* _WHAT YOU NEED TO DO_
Take each line below that has "person" and copy it.

RECORD SET: Begin

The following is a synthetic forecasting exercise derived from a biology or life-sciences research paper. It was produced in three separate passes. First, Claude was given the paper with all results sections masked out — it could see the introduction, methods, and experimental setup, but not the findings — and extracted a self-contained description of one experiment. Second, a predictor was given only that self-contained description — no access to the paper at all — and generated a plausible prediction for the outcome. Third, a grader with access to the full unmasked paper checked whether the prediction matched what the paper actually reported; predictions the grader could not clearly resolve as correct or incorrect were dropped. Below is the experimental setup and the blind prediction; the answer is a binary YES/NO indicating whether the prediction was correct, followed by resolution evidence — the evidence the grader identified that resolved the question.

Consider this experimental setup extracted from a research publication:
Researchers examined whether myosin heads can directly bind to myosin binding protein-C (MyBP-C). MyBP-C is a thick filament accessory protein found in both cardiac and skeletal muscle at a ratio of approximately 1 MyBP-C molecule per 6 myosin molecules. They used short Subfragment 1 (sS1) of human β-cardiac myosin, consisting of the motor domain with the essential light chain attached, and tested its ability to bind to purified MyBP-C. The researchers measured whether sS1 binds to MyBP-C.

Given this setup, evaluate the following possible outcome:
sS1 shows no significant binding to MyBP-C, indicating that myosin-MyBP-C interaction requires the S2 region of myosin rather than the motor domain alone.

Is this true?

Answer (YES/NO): NO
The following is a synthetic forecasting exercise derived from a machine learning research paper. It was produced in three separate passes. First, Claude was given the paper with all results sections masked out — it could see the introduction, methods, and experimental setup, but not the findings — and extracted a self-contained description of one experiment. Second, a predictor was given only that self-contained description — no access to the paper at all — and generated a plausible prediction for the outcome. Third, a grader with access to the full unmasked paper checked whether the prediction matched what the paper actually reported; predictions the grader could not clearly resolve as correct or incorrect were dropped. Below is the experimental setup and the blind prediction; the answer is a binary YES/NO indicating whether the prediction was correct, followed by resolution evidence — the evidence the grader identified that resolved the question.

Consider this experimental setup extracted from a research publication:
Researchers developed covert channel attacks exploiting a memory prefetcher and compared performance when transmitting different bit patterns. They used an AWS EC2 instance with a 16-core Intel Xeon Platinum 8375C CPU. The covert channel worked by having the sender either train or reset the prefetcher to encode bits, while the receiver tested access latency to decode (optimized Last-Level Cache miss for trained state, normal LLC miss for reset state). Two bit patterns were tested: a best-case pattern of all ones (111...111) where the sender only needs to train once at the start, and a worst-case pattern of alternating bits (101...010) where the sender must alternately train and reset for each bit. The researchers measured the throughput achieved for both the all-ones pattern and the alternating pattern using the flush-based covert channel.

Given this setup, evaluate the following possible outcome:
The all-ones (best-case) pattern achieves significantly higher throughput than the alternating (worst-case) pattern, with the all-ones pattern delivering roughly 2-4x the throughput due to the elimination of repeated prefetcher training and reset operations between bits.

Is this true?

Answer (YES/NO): NO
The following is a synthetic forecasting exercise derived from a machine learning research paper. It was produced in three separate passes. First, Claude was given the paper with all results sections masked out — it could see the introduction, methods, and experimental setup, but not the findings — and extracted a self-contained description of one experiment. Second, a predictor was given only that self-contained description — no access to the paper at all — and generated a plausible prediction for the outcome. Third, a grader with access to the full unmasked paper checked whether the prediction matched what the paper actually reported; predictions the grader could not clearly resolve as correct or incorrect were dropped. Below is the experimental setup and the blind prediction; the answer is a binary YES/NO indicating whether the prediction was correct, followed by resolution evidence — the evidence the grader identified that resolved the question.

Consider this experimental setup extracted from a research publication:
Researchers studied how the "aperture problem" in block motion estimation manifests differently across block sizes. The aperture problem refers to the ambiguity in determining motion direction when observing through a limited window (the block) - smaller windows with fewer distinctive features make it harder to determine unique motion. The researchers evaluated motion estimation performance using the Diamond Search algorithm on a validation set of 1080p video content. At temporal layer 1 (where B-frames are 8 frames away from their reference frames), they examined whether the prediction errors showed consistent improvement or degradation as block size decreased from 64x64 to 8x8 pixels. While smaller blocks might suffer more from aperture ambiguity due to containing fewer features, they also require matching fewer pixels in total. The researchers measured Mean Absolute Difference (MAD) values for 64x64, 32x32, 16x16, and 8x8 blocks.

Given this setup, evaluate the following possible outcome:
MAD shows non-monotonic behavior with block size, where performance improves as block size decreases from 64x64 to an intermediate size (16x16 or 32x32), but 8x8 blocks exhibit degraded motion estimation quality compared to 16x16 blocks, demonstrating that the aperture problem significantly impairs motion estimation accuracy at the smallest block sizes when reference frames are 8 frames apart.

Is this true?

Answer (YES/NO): NO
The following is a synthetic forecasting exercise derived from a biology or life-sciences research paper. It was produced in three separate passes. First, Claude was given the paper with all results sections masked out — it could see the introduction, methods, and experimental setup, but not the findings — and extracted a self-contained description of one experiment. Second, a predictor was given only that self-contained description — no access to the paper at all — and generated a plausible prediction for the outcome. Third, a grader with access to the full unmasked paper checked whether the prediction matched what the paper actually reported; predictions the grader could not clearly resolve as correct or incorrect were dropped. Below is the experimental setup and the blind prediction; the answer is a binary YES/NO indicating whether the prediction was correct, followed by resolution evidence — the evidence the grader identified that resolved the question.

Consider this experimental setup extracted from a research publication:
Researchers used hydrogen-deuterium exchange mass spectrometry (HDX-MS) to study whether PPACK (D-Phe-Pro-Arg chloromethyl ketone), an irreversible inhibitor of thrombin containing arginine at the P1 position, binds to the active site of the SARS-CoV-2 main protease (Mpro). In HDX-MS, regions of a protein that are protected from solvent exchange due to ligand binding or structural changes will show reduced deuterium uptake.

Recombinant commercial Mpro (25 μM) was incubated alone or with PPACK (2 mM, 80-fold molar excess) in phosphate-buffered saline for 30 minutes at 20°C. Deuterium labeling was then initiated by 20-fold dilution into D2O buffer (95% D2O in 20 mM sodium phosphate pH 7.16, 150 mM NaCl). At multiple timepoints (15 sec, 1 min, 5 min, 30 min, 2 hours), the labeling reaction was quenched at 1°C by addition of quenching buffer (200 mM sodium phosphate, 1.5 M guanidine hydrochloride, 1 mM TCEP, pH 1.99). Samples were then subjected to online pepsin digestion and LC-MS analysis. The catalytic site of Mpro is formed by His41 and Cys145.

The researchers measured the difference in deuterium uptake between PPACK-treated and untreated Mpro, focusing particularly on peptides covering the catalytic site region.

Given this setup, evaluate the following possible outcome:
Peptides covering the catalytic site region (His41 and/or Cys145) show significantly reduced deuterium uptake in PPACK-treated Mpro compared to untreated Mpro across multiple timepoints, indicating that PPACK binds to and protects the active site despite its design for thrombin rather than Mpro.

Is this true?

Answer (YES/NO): YES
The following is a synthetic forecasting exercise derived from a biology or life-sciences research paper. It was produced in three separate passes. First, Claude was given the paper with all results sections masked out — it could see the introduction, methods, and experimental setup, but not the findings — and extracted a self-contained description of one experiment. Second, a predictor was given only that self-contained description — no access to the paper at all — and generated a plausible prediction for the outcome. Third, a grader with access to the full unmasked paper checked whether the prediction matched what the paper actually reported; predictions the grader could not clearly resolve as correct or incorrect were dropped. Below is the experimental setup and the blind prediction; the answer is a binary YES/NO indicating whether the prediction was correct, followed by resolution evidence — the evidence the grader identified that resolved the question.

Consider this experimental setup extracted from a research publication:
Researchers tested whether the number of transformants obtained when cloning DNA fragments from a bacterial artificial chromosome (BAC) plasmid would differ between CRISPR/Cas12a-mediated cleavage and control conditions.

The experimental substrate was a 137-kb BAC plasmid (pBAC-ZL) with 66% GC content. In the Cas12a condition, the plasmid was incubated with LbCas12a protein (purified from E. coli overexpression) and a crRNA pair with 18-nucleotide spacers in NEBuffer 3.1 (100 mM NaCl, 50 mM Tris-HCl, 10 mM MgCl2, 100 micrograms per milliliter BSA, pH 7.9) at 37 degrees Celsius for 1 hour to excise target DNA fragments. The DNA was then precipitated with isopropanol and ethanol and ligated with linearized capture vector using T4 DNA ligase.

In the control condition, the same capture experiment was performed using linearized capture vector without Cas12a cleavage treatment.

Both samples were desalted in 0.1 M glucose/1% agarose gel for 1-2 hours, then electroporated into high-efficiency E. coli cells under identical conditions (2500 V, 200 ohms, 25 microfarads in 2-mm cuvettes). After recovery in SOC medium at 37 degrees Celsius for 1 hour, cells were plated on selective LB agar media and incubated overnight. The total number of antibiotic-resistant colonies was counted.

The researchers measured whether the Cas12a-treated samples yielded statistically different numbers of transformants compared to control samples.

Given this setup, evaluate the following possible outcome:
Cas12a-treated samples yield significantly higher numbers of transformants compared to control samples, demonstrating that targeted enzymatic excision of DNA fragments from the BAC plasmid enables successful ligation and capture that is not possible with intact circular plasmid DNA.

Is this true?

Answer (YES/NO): NO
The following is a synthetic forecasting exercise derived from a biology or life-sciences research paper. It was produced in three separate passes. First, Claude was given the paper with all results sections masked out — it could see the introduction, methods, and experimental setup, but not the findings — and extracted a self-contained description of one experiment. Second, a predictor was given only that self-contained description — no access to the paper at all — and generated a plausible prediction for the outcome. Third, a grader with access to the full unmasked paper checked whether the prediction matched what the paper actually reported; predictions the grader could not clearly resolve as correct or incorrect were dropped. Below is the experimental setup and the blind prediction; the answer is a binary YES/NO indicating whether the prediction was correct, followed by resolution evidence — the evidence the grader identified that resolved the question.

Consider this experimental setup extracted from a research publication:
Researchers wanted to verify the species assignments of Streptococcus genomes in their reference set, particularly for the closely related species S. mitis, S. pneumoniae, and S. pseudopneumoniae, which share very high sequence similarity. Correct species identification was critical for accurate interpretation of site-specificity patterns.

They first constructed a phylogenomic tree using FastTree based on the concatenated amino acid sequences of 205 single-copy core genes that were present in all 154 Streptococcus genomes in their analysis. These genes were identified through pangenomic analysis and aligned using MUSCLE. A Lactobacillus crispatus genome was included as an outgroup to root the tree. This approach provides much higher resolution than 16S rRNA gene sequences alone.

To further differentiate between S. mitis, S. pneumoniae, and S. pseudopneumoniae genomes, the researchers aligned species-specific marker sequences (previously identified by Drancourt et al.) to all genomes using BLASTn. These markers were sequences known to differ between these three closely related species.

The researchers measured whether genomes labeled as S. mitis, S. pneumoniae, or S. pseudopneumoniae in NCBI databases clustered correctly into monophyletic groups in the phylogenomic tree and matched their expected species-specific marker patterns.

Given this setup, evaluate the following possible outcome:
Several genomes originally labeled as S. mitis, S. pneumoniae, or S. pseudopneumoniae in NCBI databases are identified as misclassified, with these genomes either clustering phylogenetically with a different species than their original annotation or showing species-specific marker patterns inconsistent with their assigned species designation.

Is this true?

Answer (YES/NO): YES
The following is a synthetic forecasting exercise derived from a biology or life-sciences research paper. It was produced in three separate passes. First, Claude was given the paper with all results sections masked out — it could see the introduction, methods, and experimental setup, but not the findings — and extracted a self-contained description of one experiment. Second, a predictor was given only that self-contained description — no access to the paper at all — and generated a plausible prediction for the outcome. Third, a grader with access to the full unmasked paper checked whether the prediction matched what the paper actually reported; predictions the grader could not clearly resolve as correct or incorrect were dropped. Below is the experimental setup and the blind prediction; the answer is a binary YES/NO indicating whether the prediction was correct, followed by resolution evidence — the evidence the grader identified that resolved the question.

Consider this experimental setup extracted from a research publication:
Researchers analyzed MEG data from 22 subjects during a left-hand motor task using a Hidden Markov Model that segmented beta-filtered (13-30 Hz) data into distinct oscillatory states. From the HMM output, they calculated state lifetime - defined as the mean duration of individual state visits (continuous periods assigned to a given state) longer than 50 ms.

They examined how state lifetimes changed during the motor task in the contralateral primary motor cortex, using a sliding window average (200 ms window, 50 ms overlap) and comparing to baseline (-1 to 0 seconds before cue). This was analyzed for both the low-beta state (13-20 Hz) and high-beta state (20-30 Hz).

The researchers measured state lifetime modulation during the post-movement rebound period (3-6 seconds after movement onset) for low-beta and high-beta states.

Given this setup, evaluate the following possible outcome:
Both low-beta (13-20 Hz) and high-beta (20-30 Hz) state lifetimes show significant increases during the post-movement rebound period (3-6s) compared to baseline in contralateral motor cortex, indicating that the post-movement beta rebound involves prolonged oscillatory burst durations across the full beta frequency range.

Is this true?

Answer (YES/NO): NO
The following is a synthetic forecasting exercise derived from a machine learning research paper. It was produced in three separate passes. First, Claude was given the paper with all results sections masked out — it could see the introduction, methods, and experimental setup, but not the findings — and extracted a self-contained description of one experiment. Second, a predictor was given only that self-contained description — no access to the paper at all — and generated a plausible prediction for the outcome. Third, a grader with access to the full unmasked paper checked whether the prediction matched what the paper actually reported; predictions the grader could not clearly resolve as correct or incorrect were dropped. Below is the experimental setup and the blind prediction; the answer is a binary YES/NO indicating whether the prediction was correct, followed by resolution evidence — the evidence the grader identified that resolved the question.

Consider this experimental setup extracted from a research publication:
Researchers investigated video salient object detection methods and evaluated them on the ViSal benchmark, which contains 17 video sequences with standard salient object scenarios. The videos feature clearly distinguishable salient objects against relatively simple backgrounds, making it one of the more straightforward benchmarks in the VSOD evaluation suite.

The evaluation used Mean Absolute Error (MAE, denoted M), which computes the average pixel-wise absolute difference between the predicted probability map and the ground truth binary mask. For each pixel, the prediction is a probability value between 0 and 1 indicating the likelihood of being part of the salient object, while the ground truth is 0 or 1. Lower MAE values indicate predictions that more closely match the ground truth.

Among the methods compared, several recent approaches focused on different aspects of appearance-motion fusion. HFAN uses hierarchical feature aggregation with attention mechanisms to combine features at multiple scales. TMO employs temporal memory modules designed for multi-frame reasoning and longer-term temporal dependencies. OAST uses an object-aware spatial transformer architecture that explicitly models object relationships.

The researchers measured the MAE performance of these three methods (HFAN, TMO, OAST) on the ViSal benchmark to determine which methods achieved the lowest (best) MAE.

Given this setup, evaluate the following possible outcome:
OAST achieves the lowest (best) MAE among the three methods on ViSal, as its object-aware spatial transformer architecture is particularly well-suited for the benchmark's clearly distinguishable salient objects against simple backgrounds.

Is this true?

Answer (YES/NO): NO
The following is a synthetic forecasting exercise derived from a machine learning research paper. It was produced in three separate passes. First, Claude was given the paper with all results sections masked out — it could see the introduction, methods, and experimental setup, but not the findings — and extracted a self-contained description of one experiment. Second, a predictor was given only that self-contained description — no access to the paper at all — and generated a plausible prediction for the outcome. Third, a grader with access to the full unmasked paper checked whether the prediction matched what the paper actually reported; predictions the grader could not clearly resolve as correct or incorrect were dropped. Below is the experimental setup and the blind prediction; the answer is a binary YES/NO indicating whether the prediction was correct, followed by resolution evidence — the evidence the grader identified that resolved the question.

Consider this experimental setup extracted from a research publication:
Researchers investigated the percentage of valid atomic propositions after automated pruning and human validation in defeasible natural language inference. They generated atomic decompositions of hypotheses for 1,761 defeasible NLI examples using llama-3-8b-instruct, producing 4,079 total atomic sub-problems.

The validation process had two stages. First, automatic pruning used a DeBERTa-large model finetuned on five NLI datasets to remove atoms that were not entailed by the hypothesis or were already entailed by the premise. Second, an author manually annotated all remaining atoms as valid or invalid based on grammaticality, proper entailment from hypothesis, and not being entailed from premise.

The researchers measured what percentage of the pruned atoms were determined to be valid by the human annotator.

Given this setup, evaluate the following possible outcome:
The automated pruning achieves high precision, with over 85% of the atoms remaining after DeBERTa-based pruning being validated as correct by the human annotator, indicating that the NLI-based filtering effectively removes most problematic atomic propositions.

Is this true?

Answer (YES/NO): YES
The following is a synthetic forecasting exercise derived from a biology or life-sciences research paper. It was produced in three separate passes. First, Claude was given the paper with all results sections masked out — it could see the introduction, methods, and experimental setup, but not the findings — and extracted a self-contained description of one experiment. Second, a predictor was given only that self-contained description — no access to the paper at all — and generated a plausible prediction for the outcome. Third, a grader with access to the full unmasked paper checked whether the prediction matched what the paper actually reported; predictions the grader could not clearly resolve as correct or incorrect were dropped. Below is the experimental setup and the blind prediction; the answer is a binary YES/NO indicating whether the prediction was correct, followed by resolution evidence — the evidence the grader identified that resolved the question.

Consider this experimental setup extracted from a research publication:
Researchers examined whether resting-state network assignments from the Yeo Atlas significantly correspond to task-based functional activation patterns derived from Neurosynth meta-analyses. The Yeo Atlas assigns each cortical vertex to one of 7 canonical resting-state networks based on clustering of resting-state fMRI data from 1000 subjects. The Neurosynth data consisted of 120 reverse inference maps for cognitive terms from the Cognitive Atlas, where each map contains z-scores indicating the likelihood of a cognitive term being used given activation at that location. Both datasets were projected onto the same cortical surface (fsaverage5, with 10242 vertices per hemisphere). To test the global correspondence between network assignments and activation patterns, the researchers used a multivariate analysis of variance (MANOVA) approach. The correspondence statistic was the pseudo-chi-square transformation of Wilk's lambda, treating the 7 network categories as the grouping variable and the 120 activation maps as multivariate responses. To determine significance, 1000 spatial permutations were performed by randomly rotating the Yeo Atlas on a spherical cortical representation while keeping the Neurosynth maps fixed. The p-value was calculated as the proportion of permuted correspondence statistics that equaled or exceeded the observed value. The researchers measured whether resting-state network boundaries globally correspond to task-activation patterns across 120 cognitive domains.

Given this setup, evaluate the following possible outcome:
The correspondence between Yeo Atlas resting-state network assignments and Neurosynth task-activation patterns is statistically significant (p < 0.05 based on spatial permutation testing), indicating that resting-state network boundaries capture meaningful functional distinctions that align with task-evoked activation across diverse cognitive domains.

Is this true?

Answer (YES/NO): YES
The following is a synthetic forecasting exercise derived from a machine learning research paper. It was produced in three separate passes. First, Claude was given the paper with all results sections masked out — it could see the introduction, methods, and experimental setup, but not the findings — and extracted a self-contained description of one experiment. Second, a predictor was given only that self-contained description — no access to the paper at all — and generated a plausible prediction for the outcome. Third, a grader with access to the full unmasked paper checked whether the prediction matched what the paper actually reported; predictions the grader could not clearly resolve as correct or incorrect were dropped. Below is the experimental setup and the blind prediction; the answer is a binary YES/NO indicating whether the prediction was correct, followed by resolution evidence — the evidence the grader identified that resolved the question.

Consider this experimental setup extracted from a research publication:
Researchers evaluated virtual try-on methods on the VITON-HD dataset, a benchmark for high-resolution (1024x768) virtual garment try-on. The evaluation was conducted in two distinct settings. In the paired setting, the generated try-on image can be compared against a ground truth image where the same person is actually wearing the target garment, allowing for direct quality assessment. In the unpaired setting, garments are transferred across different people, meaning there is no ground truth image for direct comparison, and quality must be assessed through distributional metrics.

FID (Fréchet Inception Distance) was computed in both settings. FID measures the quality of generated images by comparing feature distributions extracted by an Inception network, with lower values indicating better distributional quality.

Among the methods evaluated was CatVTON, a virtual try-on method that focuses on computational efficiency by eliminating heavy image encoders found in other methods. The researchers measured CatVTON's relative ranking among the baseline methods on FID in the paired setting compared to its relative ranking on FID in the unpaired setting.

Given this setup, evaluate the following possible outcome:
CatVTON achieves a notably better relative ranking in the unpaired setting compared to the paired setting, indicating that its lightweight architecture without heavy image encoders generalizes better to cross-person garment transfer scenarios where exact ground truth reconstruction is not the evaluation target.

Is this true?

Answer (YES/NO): NO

RECORD SET: End

* _COMPLETED EXERCISE_
Researchers evaluated virtual try-on methods on the VITON-HD dataset, a benchmark for high-resolution (1024x768) virtual garment try-on. The evaluation was conducted in two distinct settings. In the paired setting, the generated try-on image can be compared against a ground truth image where the same person is actually wearing the target garment, allowing for direct quality assessment. In the unpaired setting, garments are transferred across different people, meaning there is no ground truth image for direct comparison, and quality must be assessed through distributional metrics.
CatVTON achieves a notably better relative ranking in the unpaired setting compared to the paired setting, indicating that its lightweight architecture without heavy image encoders generalizes better to cross-person garment transfer scenarios where exact ground truth reconstruction is not the evaluation target.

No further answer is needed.